* Extrait du document *
***
Laïcité
"Vous
ne toucherez jamais avec trop de scrupules à cette chose
délicate et sacrée
qu'est la conscience de l'enfant ..." - Jean
Jaurès - (circulaire aux
instituteurs). -
Le
refus par l'Etat de toute sujétion envers les
églises équivaut au sens large à
la laïcité. La doctrine de la
laïcité de l'Etat a pris naissance en France,
où
elle a été élaborée de la
manière la plus systématique et la plus
homogène.
Elle s'est développée principalement face
à l'église catholique à cause de la
centralisation et de la rigueur des dogmes de cette église.
Mais si l'Etat ne
saurait abandonner la sauvegarde de l'ordre public, la conscience
personnelle
ne saurait, elle, abdiquer devant César. Antigone et
Créon en ont témoigné
chacun pour son compte.
Le
gallicanisme
C'est
Jésus Christ qui, le premier, pose le principe de la
distinction entre les
domaines spirituel et temporel : "Rendez
à César ce qui est à
César et à Dieu ce qui est à Dieu".
Mais César refuse de reconnaître
son incompétence en matière spirituelle et les
chrétiens sont persécutés
pendant trois siècles. En 313, Constantin
reconnaît la liberté du culte et en
380, Théodose se convertit au christianisme. Par
décret impérial, Jésus est
proclamé seul et unique fils de Dieu et le christianisme
devient, par l'édit de
Thessalonique, la religion officielle de l'Empire … Devant
l'effritement de
l'Etat, l'église, seule force de cohésion du
Moyen Age, implante alors son
emprise sur le temporel. Mais le Prince proteste et l'affrontement est
parfois
violent. La lutte entre le sacerdoce et l'empire connaît de
nombreux épisodes
et les conflits entre le pape et le Roi de France commencent en 1300
avec
Philippe le Bel.
C'est
à partir de cette époque que l'on commence
à parler des libertés de l'église "gallicane"
dont les règles font que le Roi de France a une
autorité de fait, sinon de
droit, sur une église elle-même
désireuse de s'affranchir de l'autorité
pontificale. Les oiseaux de l'Ile sonnante de Rabelais - Papegaut,
né des
Cardingaux, des Evêgaux, des Prêtregauts,
eux-mêmes nés des Clergaux, oiseaux
migrateurs venant de l'autre monde - en sont un exemple typique dans la
littérature de la Renaissance.
***
* Extrait des données *
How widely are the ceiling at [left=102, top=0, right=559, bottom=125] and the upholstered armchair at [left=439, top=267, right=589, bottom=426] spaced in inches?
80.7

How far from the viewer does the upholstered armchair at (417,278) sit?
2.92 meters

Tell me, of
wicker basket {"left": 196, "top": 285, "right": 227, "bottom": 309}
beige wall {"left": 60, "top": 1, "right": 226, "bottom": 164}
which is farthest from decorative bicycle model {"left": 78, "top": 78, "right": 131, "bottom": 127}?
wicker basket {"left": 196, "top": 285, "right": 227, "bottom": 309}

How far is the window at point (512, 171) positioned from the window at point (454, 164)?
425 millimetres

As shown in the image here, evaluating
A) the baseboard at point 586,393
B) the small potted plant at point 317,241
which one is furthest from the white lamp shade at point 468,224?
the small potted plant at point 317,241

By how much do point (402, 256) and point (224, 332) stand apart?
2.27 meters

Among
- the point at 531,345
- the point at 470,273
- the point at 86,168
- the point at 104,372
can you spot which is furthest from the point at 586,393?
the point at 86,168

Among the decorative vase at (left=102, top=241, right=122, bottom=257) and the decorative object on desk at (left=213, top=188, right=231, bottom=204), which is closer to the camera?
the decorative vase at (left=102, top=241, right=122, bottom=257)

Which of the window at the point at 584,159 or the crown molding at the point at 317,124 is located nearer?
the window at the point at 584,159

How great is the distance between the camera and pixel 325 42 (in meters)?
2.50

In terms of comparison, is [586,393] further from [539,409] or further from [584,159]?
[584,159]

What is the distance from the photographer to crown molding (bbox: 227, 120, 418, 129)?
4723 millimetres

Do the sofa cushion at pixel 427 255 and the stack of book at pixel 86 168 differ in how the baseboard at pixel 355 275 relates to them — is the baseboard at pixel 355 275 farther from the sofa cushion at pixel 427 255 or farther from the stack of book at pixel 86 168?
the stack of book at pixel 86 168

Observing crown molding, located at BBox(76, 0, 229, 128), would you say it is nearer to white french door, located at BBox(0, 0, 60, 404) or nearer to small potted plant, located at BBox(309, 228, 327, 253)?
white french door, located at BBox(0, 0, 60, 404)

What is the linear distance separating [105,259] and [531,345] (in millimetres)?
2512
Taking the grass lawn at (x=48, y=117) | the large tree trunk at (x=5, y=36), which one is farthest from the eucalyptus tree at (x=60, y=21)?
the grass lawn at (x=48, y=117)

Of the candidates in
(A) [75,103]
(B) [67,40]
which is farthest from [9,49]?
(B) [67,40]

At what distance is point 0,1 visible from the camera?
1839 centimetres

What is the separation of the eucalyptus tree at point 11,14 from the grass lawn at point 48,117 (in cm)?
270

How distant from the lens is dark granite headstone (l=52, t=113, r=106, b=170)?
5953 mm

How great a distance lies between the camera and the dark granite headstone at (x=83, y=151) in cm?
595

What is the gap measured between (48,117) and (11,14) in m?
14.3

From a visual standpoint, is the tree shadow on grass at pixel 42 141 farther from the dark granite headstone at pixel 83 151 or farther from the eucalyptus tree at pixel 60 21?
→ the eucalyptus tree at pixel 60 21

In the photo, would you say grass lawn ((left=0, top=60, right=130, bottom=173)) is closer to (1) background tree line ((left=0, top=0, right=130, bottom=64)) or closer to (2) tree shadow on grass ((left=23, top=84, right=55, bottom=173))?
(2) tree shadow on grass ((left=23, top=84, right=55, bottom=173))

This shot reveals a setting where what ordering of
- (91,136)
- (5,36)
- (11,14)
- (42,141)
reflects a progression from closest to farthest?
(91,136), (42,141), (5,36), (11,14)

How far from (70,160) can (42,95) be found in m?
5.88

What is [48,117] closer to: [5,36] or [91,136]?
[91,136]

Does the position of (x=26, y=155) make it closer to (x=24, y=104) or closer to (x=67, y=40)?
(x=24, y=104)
***
D'après le texte sur la laïcité, pourquoi la doctrine de la laïcité de l'État s'est-elle développée surtout face à l'Église catholique ? Répondez en une à trois phrases.

Elle s'est développée surtout face à l'Église catholique à cause de la centralisation de cette Église et de la rigueur de ses dogmes.